### EXCERPT PROVIDED

An Overview of Iran's Economy

International trade has positively impacted the economic growth of Iran over the last two decades. The primary source of foreign exchange revenue in Iran is the export of oil and gas. The other export commodities in Iran are petrochemicals, carpets, textiles and edible goods such as fresh and dried fruits. Iran exports goods to countries such as Iraq, United Arab Emirates (UAE), China, Japan, and India. Iran’s imports include gasoline, refined petroleum products, manufacturing materials, food products, motor vehicles and other consumer goods. There is not much in the sector of foreign investment in Iran; this is due to the international sanctions that aim at controlling the development of Iran’s oil and gas industry to reduce resources that can be used for weaponizing the country (Maloney 136).


Iran’s Imports and Exports


The primary sector in Iran’s economy is the oil and gas industry; the nation also manufactures petrochemicals, steel, textiles, and vehicles (Maloney 139). The oil and gas industry is a significant contributor to Iran’s GDP as the country is among the few states with substantial oil reserves such as Saudi Arabia and Russia. Majority of the export earnings in Iran are from oil revenue. The oil sector in Iran is also the recipient of the majority of the country’s domestic and foreign investment. Iran also has vast reserves of natural gas although the state has not become a significant exporter of natural gas yet. Iran’s agricultural sector is still growing although the country exports caviar and pistachio nuts. The climatic conditions and terrain of Iran also support the growing of crops such as tobacco, tea, wheat and even barley ("Iran's Economy" 15).

######

** WORK TO BE COMPLETED **
Reproduce the overview of Iran's economy from "An Overview of" up to and including "country (Maloney 136).", swapping "gasoline" for "diesel".

### PROVIDED DATA

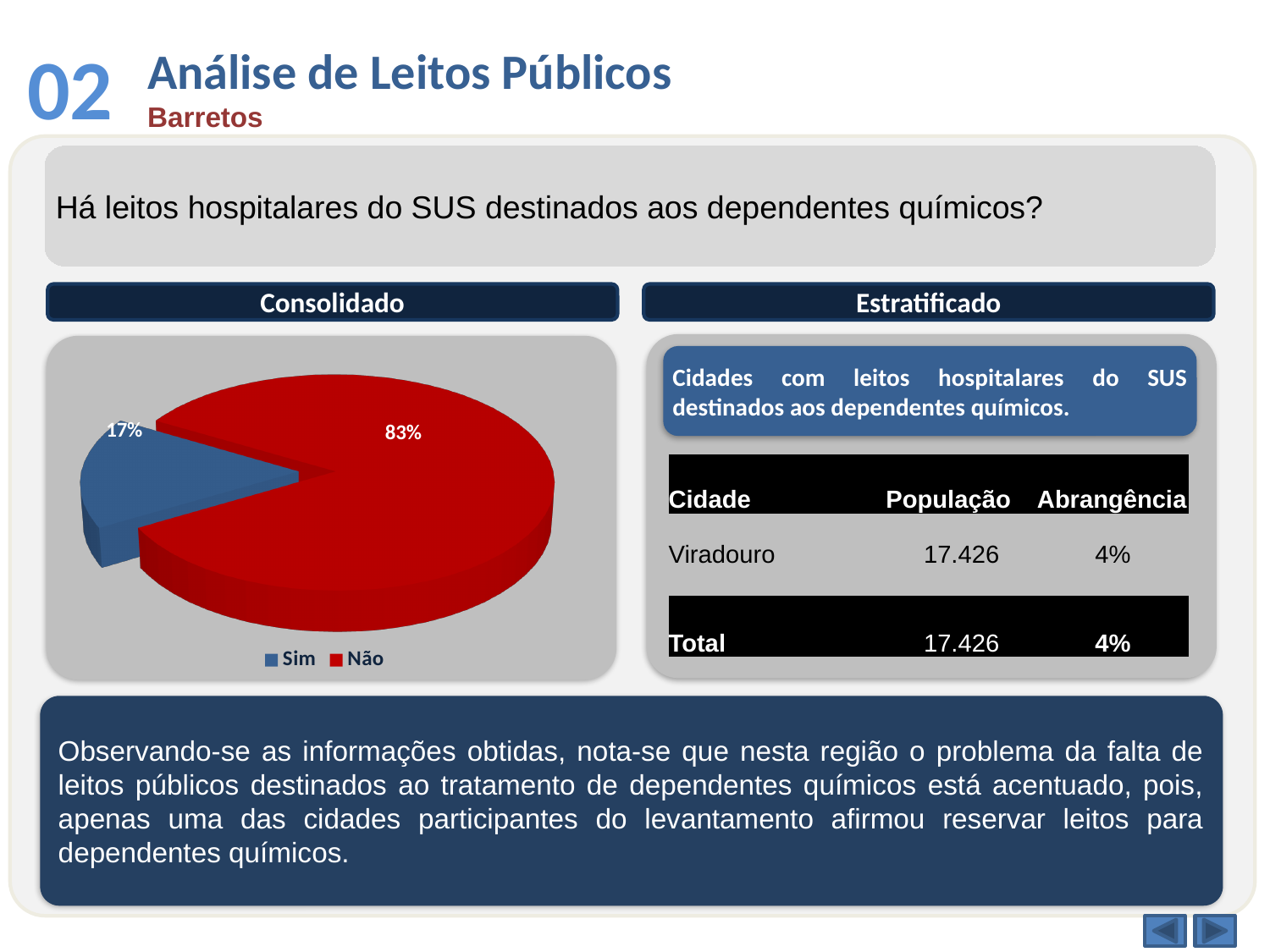
How many entries does the pie chart's legend list? 2 Which is larger in the pie chart, "Sim" or "Não"? Não What colour is the "Não" slice in the pie chart? Red What colour is the "Sim" slice in the pie chart? Blue What kind of chart is shown under the "Consolidado" heading? Pie chart What is the difference in percentage points between the "Não" and "Sim" slices of the pie chart? 66 Which slice of the pie chart is the smallest? Sim What share of the pie chart does the "Sim" slice represent? 17% How many slices does the pie chart have? 2 Which slice of the pie chart is the largest? Não In the pie chart, what percentage is shown for "Sim"? 17% In the pie chart, what percentage is shown for "Não"? 83%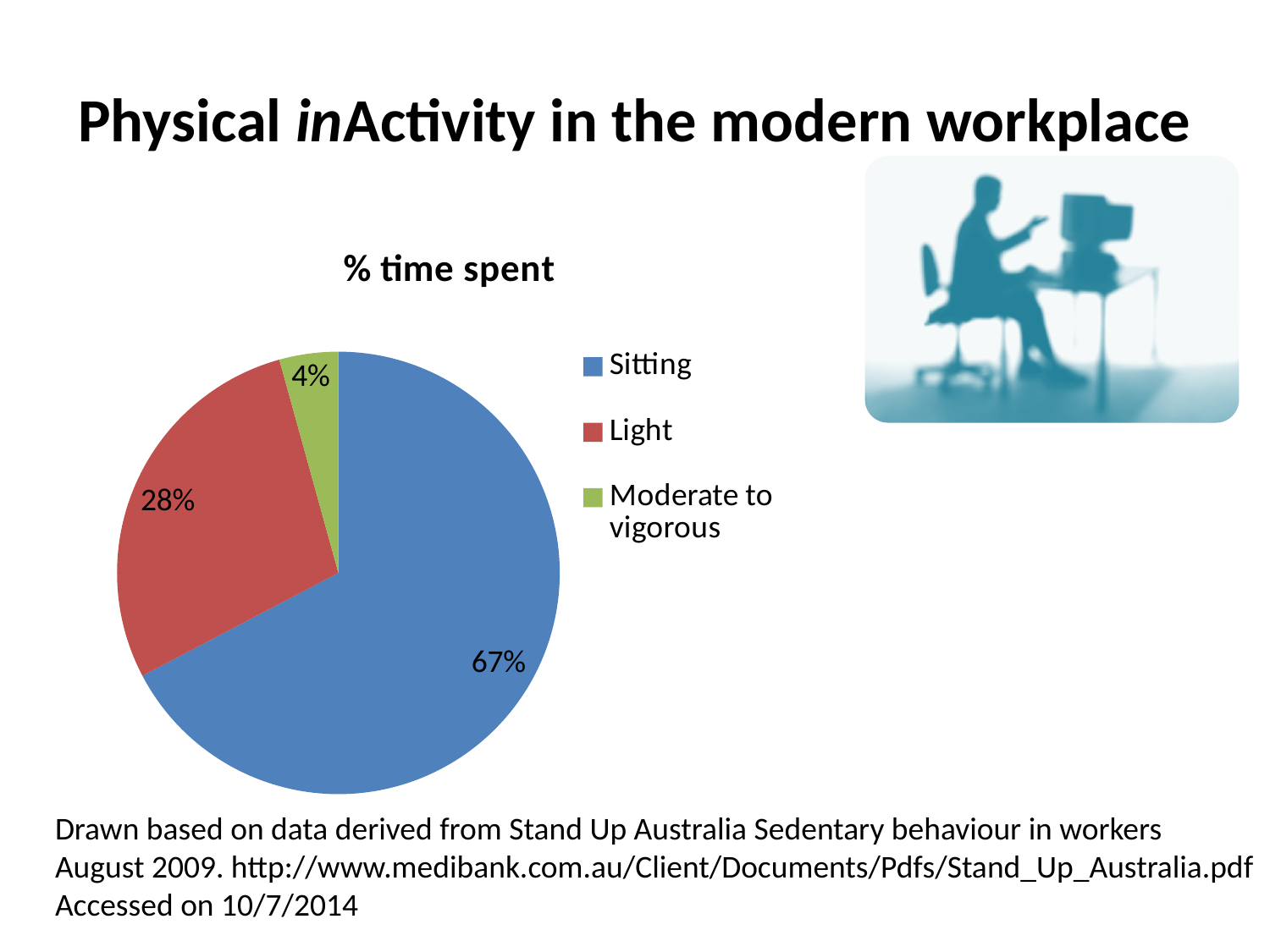
What percentage of time is spent in Light activity? 28% How many categories does the pie chart show? 3 What is the difference in percentage points between Sitting and Light? 39 What is the difference in percentage points between Light and Moderate to vigorous? 24 What is the title of the chart? % time spent What colour is the Sitting slice? blue Which is larger, the share for Light or the share for Moderate to vigorous? Light What kind of chart is shown on the slide? pie chart What percentage of time is spent Sitting? 67% Which category has the smallest share of time spent? Moderate to vigorous What percentage of time is spent in Moderate to vigorous activity? 4% Which category has the largest share of time spent? Sitting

######

** ANSWER TO THE PROBLEM **
An Overview of Iran's Economy

International trade has positively impacted the economic growth of Iran over the last two decades. The primary source of foreign exchange revenue in Iran is the export of oil and gas. The other export commodities in Iran are petrochemicals, carpets, textiles and edible goods such as fresh and dried fruits. Iran exports goods to countries such as Iraq, United Arab Emirates (UAE), China, Japan, and India. Iran’s imports include diesel, refined petroleum products, manufacturing materials, food products, motor vehicles and other consumer goods. There is not much in the sector of foreign investment in Iran; this is due to the international sanctions that aim at controlling the development of Iran’s oil and gas industry to reduce resources that can be used for weaponizing the country (Maloney 136).